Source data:

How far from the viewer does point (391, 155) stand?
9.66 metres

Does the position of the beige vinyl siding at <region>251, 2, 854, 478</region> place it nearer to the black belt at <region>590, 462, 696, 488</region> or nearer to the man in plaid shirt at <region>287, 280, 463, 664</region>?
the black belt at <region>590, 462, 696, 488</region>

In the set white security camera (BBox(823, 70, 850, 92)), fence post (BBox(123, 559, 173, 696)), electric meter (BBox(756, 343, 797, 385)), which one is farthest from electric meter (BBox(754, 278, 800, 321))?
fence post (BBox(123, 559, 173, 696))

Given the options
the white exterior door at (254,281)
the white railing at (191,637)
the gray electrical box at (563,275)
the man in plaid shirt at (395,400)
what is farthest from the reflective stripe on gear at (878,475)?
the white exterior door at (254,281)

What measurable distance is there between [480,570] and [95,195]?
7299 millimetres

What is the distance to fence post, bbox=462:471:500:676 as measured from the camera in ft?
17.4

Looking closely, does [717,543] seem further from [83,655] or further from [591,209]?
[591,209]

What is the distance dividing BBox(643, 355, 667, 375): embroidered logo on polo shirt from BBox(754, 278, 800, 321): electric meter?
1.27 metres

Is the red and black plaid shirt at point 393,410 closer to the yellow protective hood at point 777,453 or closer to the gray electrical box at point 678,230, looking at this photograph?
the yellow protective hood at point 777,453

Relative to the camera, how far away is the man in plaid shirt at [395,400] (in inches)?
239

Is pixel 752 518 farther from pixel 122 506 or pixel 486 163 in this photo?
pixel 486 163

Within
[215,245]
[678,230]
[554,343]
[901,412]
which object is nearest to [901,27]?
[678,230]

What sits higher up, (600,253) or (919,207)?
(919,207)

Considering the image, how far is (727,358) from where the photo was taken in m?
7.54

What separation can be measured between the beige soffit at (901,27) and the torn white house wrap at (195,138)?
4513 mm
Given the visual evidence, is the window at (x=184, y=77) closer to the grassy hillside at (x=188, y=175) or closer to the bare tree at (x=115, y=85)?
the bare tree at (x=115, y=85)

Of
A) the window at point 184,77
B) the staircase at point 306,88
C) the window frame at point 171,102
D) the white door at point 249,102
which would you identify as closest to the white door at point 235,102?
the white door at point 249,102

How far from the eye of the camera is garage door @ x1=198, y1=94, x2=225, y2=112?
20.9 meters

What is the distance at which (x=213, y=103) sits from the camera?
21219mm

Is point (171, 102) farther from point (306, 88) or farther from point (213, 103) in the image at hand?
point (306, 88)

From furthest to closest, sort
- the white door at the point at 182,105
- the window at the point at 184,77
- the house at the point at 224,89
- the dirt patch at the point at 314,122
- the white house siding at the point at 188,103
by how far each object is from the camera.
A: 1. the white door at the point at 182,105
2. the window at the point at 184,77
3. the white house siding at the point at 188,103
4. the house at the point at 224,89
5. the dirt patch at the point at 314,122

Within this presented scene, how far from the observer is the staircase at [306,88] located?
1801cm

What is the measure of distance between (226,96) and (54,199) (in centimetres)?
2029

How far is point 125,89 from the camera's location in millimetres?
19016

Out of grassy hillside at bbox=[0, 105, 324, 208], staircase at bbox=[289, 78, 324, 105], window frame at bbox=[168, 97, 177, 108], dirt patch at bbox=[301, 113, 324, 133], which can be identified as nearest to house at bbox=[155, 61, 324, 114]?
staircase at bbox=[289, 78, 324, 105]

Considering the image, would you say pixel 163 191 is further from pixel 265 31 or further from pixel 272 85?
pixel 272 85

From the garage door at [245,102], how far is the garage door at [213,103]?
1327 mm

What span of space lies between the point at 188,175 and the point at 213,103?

--- WHAT TO DO ---
Write out the listing once more, matching it exactly.

--- SOLUTION FOR THIS EXERCISE ---
How far from the viewer does point (391, 155) stand?
9.66 metres

Does the position of the beige vinyl siding at <region>251, 2, 854, 478</region> place it nearer to the black belt at <region>590, 462, 696, 488</region> or nearer to the man in plaid shirt at <region>287, 280, 463, 664</region>?
the black belt at <region>590, 462, 696, 488</region>

In the set white security camera (BBox(823, 70, 850, 92)), fence post (BBox(123, 559, 173, 696)), electric meter (BBox(756, 343, 797, 385)), which one is farthest from electric meter (BBox(754, 278, 800, 321))?
fence post (BBox(123, 559, 173, 696))

Given the options
the white exterior door at (254,281)
the white railing at (191,637)
the gray electrical box at (563,275)
the man in plaid shirt at (395,400)
what is farthest from the reflective stripe on gear at (878,475)?
the white exterior door at (254,281)

What measurable distance is there between [480,570] and [95,195]?
7299 millimetres

What is the distance to fence post, bbox=462:471:500:676 as measured from the camera in ft?
17.4

Looking closely, does [717,543] seem further from [83,655] or further from [591,209]?
[591,209]

What is the distance dividing BBox(643, 355, 667, 375): embroidered logo on polo shirt from BBox(754, 278, 800, 321): electric meter?
1.27 metres

Is the red and black plaid shirt at point 393,410 closer to the yellow protective hood at point 777,453 or closer to the gray electrical box at point 678,230, looking at this photograph?
the yellow protective hood at point 777,453

Relative to the camera, how far away is the man in plaid shirt at [395,400] (in inches)?
239

Is pixel 752 518 farther from pixel 122 506 or pixel 486 163 in this photo?
pixel 486 163

Within
[215,245]
[678,230]
[554,343]
[901,412]
which object is nearest to [901,27]?
[678,230]

What sits higher up, (600,253) or (919,207)?
(919,207)

Considering the image, how far is (727,358) from where the photo was taken in m?
7.54

What separation can be measured between the beige soffit at (901,27) and the torn white house wrap at (195,138)?
4513 mm
Given the visual evidence, is the window at (x=184, y=77) closer to the grassy hillside at (x=188, y=175) or closer to the bare tree at (x=115, y=85)?
the bare tree at (x=115, y=85)

Of
A) the window at point 184,77
B) the staircase at point 306,88
C) the window frame at point 171,102
D) the white door at point 249,102
which would you identify as closest to the white door at point 235,102?
the white door at point 249,102

How far from the eye of the camera is garage door @ x1=198, y1=94, x2=225, y2=112?
20.9 meters

What is the distance at which (x=213, y=103) sits from the camera?
21219mm

Is point (171, 102) farther from point (306, 88) or farther from point (213, 103) in the image at hand?
point (306, 88)

From furthest to closest, sort
- the white door at the point at 182,105
- the window at the point at 184,77
- the house at the point at 224,89
- the dirt patch at the point at 314,122
- the white house siding at the point at 188,103
by how far each object is from the camera.
A: 1. the white door at the point at 182,105
2. the window at the point at 184,77
3. the white house siding at the point at 188,103
4. the house at the point at 224,89
5. the dirt patch at the point at 314,122

Within this presented scene, how far from the observer is the staircase at [306,88] located?
1801cm

What is the measure of distance between (226,96) and (54,199) (in centimetres)?
2029

How far is point 125,89 from the camera's location in millimetres?
19016

Out of grassy hillside at bbox=[0, 105, 324, 208], staircase at bbox=[289, 78, 324, 105], window frame at bbox=[168, 97, 177, 108], dirt patch at bbox=[301, 113, 324, 133], which can be identified as nearest to house at bbox=[155, 61, 324, 114]?
staircase at bbox=[289, 78, 324, 105]

Considering the image, would you say pixel 163 191 is further from pixel 265 31 or further from pixel 272 85?
pixel 272 85

From the garage door at [245,102], how far is the garage door at [213,103]?
1327 mm

What span of space lies between the point at 188,175 and the point at 213,103?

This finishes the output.